Recently I had cause to reflect on just how inconvenient today's file systems are at organising information. I don't know about you but my desktop and home directory rapidly become filled with odds and ends that I have downloaded or created. I can start off with a clean home directory and within a space of 6 months its a complete mess.

File systems contain very little user focused meta-data

Often it is a new technology that I wish to become familiar with or an interesting tutorial or discussion paper. Other times its that correspondence with the Insurance company or some-other institution that you want to file to keep for later reference. If you are like me you don't spend much time designing an information architecture for your storage needs and start off with general folders like "downloads" or "documents".

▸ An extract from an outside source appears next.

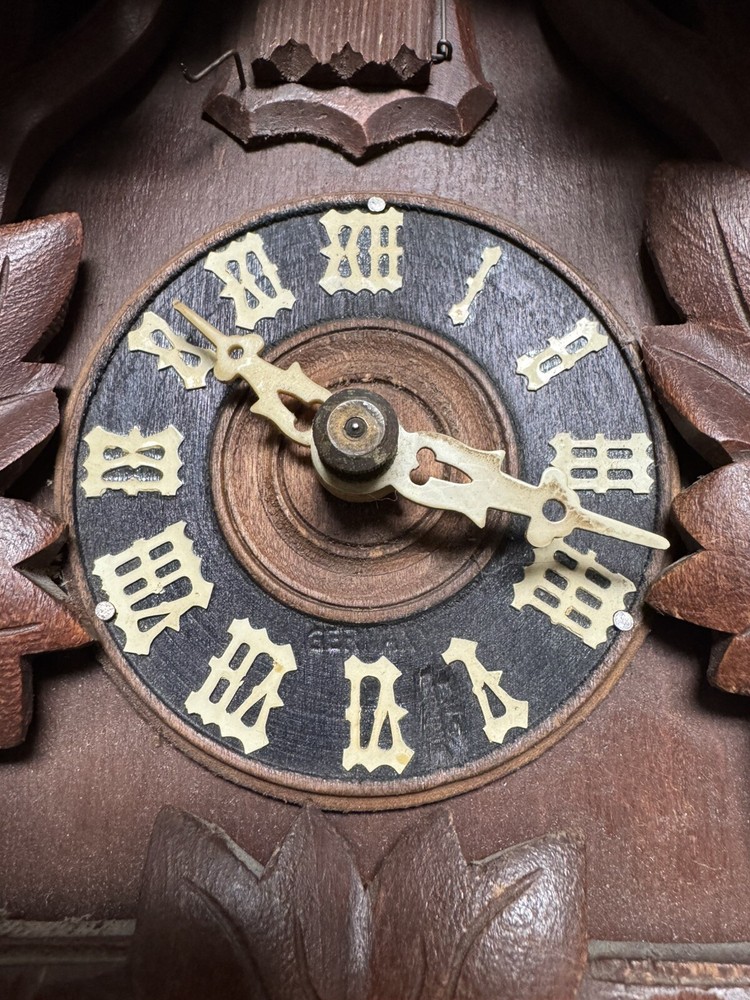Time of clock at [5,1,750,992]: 10:17
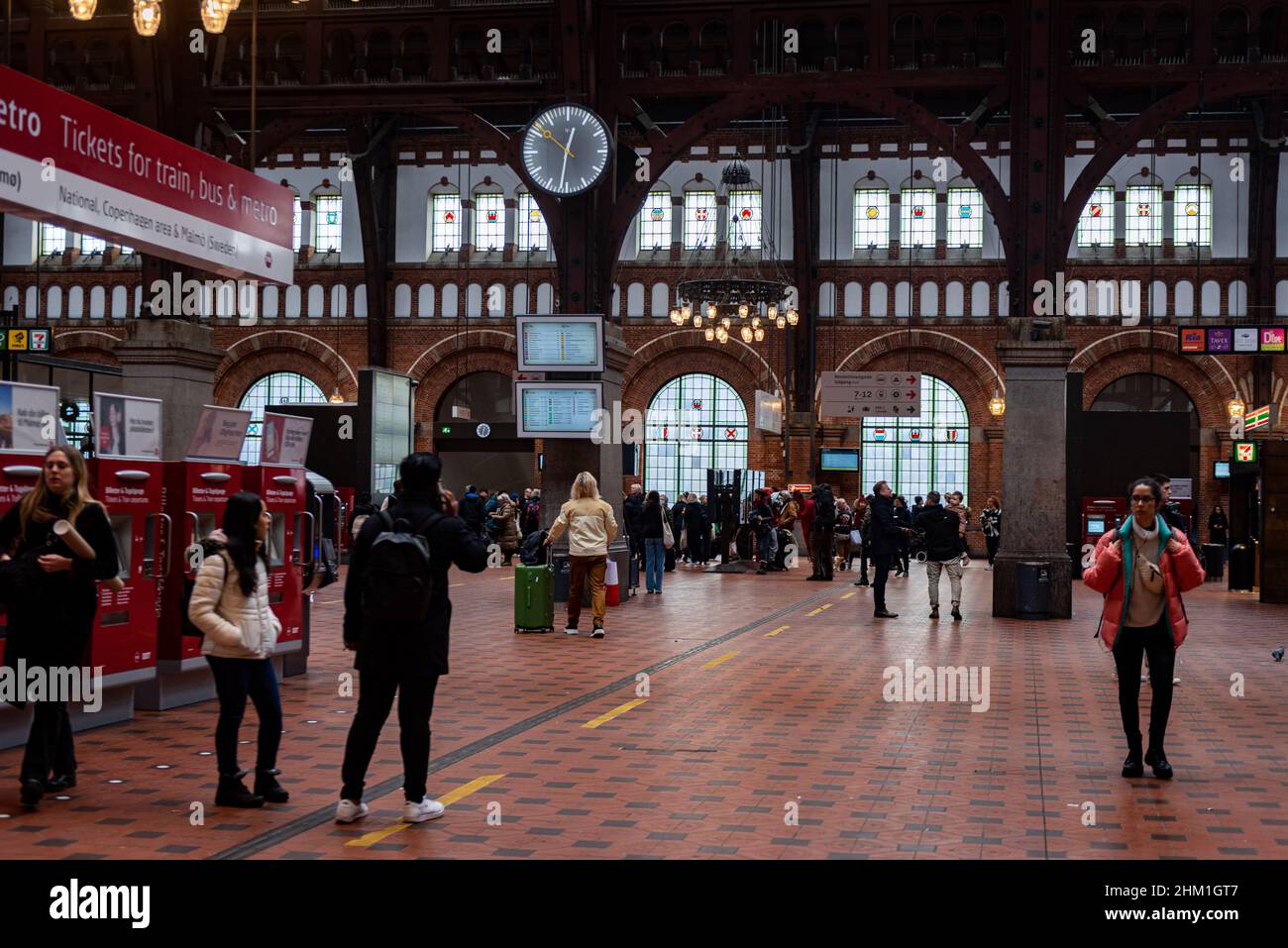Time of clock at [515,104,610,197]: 12:31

Pretty soon you realise this categorisation is too general but don't have the time to re-organise all those files. It gets worse because you start storing information in different places and trying to find that ebook or tar file become almost impossible. Over time, as you learn more about a subject area, your classification start to change and you realise that something has been mis-classified. For example you may put hibernate and JPA under JAVA but later would like to put it under ORM or both.

The fundamental problem here is that filesystems do not contain user focused meta-data. There is plenty of metadate for creation time, last accessed and modified, read-only etc but from a user point of view this information has very little relevance.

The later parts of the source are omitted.